At 12:29 03/12/2007, you wrote:
Paul Smith wrote:
How do you think you should parse this header according to RFC 2822?
From: Joe \(Joseph\) Bloggs <joe(_at_)joe(_dot_)com>
My reading of RFC 2822 says that this is three "tokens", 'Joe', '\'
and an unfinished comment '(Joseph) Bloggs <joe(_at_)joe(_dot_)com>'
As far as I can see you can have quoted pairs like '\)' in
comments, but not outside comments, so the '\' before the '(' isn't
a quoting '\' but a real '\'. Outside comments you use " characters
Is this right, or am I missing something?
AFAICS, syntactically correct formations of the line could be:
From: "Joe (Joseph) Bloggs" <joe(_at_)joe(_dot_)com>
From: (Joe \(Joseph\) Bloggs) joe(_at_)joe(_dot_)com
From: Joe (\(Joseph\)) Bloggs <joe(_at_)joe(_dot_)com>
I am not sure the second one is valid legacy format.
My view is why are you parsing the display name?
To display in an email client. I want to split the field into two
parts - the address and the display name.
There is really just two parts here:
angle-addr --> <joe(_at_)joe(_dot_)com>
display-name --> everything else, who cares!
Generally, you have this two formats to check:
displayname <addr-spec> current
addr-spec (displayname) legacy
Generally - but it isn't that simple AFAICS. In the second, the
'(displayname)' is simply a comment (included in the CFWS part of
obs-mbox-list in RFC 2822 is defined as
obs-mbox-list = 1*([mailbox] [CFWS] "," [CFWS]) [mailbox]
So, for all except the last mailbox, the comment should come after
the mailbox, but for the last one, it should come before. It also
looks like you also aren't allowed a comment if you only have one mailbox??
Our parser will handle the comment either before or after the mailbox
in both cases, as we've seen both of these.
AFAICS RFC 822 just allows comments anywhere, so before or after are
both allowed by RFC 822. Potentially, RFC 822 would allow
From: (Joe) joe(that's Joseph)@joe(that's joe's company (oh yes it is)).com
Also the form
says that 'displayname' is a 'phrase', which can be 1*word or obs-phrase
and obs-phrase can contain CFWS
So, RFC 2822 lets you have
From: Joe (Joseph) Bloggs <joe(_at_)joe(_dot_)com>
Here, "Joseph" is an allowed comment in the displayname part of the
header field.

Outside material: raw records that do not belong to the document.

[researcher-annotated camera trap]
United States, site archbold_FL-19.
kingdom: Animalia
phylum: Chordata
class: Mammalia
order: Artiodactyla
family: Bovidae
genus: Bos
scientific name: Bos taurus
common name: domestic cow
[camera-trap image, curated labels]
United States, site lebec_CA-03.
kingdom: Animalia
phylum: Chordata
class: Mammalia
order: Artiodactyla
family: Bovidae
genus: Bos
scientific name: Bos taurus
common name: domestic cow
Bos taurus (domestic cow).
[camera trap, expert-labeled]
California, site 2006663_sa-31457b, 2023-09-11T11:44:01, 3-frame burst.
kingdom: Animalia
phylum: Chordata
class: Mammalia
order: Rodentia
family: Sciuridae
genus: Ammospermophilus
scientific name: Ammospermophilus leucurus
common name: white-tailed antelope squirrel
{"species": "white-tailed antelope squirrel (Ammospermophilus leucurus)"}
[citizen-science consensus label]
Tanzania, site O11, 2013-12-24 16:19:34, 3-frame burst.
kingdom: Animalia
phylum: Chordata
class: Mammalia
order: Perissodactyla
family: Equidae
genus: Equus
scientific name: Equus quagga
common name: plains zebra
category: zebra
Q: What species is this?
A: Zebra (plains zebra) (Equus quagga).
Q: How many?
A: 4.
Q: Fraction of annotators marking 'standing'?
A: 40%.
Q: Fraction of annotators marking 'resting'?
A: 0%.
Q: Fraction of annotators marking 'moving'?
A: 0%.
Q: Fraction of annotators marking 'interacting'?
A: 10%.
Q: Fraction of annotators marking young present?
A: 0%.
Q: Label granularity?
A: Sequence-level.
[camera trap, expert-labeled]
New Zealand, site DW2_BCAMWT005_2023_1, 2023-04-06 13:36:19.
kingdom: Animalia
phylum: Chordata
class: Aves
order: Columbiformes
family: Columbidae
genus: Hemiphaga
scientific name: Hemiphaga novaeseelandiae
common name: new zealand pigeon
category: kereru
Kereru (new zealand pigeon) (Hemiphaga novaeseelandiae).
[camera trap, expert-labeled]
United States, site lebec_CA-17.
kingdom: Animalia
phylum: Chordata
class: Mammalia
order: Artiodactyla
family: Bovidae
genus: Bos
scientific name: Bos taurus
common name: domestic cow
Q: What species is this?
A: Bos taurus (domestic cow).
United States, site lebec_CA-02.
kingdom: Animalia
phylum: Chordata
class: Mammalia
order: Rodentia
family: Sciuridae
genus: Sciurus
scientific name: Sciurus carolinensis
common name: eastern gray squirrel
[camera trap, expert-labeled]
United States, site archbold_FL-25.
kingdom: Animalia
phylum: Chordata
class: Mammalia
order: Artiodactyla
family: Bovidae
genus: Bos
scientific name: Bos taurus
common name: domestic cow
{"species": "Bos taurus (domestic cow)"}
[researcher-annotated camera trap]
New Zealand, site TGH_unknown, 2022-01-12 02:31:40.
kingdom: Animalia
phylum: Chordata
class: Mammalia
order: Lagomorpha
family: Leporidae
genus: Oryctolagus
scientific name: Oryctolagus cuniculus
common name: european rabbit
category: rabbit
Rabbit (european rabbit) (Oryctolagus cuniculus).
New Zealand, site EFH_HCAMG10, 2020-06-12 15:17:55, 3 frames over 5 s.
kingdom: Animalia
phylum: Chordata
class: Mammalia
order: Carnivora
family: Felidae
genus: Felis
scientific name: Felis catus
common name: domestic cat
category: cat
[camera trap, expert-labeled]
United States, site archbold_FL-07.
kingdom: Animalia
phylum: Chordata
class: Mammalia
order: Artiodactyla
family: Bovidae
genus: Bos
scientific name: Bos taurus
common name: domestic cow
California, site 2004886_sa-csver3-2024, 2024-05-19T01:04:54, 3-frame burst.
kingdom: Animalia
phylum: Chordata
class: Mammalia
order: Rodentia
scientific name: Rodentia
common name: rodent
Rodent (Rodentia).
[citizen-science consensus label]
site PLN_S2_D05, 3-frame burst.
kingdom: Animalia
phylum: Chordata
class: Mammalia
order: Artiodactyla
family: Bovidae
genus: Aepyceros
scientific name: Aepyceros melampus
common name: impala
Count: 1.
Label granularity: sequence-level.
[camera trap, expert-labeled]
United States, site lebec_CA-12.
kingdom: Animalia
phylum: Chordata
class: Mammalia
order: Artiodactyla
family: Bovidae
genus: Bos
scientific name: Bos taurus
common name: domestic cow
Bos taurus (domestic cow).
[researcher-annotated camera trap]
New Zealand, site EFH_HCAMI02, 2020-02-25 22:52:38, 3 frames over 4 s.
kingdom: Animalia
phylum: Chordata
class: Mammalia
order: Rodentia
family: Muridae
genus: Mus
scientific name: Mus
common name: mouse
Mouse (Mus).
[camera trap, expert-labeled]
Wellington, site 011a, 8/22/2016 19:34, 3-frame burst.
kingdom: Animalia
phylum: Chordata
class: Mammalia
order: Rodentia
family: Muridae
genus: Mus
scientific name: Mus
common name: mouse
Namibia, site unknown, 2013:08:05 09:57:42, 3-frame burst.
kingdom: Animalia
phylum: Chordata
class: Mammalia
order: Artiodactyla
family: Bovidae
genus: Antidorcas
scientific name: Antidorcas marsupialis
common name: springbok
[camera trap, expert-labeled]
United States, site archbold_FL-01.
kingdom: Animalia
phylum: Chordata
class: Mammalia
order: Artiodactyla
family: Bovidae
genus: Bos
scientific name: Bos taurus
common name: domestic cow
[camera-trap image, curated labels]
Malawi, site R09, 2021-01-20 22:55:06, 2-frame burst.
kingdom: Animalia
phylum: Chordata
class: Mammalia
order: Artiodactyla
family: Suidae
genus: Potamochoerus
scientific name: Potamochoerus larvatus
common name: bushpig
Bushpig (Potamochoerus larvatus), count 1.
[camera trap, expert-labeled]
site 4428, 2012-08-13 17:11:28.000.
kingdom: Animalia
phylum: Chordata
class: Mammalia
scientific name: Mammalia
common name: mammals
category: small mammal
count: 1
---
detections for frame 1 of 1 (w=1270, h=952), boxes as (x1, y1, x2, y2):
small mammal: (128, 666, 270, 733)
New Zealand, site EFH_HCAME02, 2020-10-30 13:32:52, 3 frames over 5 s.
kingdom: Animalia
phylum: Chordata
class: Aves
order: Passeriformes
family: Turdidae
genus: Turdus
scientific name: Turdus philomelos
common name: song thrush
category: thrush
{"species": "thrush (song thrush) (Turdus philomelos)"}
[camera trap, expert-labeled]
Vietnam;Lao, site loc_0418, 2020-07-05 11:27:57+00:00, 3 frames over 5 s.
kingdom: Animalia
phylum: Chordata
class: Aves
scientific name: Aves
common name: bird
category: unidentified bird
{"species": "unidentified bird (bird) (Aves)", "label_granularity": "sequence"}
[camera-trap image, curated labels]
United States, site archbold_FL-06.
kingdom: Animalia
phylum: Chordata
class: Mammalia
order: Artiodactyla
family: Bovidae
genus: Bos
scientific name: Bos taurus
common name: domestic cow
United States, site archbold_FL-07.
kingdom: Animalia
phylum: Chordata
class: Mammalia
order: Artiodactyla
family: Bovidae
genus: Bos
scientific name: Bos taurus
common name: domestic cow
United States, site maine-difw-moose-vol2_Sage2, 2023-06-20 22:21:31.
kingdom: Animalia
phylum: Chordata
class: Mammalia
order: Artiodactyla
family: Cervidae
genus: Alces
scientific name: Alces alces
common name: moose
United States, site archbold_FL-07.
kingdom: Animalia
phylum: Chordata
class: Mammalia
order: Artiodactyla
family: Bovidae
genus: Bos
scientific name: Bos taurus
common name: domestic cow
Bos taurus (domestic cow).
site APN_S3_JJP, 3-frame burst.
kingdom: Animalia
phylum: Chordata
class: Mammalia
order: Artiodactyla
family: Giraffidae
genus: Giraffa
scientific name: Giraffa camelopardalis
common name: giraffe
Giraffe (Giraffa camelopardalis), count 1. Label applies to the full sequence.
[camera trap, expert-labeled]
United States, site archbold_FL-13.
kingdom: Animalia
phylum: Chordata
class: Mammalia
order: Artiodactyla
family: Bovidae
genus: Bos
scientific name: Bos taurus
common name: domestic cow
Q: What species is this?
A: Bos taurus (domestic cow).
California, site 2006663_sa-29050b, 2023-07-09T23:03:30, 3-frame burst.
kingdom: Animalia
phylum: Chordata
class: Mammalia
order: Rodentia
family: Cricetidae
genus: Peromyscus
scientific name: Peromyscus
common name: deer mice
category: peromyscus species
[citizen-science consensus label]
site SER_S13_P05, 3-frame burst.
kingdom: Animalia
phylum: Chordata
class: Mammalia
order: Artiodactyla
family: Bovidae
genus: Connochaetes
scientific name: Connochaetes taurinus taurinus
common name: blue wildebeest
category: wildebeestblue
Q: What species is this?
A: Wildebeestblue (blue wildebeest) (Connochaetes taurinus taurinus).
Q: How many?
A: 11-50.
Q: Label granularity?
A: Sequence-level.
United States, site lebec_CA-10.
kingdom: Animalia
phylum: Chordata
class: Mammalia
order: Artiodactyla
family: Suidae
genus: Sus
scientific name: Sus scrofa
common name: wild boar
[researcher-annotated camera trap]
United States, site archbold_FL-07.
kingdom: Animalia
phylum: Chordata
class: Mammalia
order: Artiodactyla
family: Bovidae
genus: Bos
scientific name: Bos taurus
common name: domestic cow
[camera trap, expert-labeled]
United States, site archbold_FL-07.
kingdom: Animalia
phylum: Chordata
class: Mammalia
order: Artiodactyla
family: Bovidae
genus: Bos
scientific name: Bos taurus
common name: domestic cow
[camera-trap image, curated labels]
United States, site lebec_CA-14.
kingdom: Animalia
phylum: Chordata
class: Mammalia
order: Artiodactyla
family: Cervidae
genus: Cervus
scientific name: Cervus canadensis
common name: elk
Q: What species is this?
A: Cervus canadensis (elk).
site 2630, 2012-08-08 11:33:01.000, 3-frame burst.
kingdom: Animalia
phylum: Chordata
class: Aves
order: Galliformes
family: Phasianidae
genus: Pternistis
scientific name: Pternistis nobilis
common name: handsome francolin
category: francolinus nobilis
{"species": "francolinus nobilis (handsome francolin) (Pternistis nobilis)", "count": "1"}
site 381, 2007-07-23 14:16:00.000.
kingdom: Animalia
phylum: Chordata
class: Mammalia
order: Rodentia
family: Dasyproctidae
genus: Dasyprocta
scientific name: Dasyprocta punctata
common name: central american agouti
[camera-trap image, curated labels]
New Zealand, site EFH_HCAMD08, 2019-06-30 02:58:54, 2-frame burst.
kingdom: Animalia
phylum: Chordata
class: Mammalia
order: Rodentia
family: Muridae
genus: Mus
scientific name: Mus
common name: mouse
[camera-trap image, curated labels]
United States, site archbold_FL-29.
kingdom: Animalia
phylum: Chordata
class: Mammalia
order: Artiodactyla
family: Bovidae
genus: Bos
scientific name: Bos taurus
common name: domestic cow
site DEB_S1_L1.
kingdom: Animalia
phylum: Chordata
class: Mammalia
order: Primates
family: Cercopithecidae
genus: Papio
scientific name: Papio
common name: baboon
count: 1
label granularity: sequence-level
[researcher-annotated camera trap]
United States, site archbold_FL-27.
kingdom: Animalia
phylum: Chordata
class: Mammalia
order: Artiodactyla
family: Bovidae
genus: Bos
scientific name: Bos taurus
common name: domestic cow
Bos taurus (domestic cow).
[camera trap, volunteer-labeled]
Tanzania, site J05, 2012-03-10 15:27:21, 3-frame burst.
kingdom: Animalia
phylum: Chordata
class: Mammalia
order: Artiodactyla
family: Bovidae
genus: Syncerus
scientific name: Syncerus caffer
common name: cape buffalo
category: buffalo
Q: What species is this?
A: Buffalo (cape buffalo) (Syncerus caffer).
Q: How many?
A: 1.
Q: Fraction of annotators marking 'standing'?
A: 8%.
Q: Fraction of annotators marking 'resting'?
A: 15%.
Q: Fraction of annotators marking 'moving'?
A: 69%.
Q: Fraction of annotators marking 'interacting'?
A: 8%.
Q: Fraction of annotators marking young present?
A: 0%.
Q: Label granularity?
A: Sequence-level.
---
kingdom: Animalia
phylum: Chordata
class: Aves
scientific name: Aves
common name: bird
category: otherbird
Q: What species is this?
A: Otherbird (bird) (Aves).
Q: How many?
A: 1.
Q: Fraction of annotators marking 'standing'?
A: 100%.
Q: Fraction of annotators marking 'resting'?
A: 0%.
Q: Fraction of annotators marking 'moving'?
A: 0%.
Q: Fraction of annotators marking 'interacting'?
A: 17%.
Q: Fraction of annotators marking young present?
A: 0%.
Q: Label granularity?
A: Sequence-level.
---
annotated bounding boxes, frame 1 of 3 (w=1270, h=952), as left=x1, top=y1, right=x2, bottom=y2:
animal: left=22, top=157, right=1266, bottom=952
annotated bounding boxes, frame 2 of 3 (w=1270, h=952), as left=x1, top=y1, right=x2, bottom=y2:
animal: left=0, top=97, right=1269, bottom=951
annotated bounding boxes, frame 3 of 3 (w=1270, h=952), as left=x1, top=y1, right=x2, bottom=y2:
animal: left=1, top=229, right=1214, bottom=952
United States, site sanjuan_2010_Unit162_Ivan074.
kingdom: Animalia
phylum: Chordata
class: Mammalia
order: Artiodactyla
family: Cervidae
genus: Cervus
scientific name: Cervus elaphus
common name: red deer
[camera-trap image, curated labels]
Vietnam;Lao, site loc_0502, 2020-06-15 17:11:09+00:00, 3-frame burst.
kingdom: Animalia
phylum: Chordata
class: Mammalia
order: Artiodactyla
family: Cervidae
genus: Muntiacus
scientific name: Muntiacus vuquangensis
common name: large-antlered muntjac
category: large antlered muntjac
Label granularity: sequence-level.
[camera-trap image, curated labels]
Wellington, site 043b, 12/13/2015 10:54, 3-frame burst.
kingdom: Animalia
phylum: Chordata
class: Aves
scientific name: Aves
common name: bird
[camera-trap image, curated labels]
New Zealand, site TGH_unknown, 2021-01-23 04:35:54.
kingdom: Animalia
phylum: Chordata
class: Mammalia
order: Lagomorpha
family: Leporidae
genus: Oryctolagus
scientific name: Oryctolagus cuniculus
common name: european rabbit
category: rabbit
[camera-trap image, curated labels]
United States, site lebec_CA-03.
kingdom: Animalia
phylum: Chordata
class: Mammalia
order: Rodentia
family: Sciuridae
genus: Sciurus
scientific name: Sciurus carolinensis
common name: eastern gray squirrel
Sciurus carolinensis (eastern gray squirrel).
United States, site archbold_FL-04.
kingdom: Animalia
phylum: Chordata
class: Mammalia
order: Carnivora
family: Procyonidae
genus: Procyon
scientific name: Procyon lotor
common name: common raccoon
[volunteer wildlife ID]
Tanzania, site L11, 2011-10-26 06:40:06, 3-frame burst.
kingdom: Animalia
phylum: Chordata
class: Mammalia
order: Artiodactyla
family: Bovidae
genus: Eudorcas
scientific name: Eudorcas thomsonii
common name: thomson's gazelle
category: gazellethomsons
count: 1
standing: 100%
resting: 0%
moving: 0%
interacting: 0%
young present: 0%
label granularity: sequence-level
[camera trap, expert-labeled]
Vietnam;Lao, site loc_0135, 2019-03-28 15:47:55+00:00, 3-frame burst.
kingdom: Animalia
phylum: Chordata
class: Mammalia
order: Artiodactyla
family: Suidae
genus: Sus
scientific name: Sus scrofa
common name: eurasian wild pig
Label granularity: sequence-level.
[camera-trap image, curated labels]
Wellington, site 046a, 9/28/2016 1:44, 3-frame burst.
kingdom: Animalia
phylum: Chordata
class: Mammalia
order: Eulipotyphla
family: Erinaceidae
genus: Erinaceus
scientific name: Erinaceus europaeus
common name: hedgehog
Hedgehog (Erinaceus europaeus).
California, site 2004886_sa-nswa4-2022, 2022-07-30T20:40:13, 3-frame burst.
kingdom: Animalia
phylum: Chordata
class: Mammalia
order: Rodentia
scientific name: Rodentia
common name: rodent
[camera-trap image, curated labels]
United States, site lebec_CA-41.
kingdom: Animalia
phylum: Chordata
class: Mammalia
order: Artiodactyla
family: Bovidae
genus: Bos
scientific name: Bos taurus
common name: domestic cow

Comments support quoted-pairs, but the rest of the
displayname part doesn't seem to. Hence my original question :)
If you don't handle this correctly, you'd have problems with:
From: Joe (Joseph \) Bloggs <fred(_at_)fred(_dot_)com> \(my company)
Here, the display name is "Joe", with a comment "Joseph ) Bloggs
<fred(_at_)fred(_dot_)com> (my company", and an email address <joe(_at_)joe(_dot_)com>
You have to parse the comments to know that the '\)' after the '(' is
not a closing of the comment, but a quoted-pair character.
Also, simply checking for <address> first here would break things, as
<fred(_at_)fred(_dot_)com> isn't the address.
Also, '<addr-spec>' is angle-addr, which can be obs-angle-addr which
is defined as
[CFWS] "<" [obs-route] addr-spec ">" [CFWS]
So, you could have
From: Joe (Joseph) Bloggs <joe(_at_)joe(_dot_)com> (Another comment)
or (to be really awkward)
From: Joe (Joseph\) Bloggs <fred(_at_)fred(_dot_)com> ) <joe(_at_)joe(_dot_)com> (Another
comment \) <bloggs(_at_)bloggs(_dot_)com> )
Since comments are allowed after the <addr-spec> in obs-angle-addr
So - parsing it isn't that simple...
To make things even more fun, you can have comments inside the <> as
well in RFC 2822 - see obs-route. You're unlikely to have them since
people don't generally use source routes any more, but you need to be
able to parse them.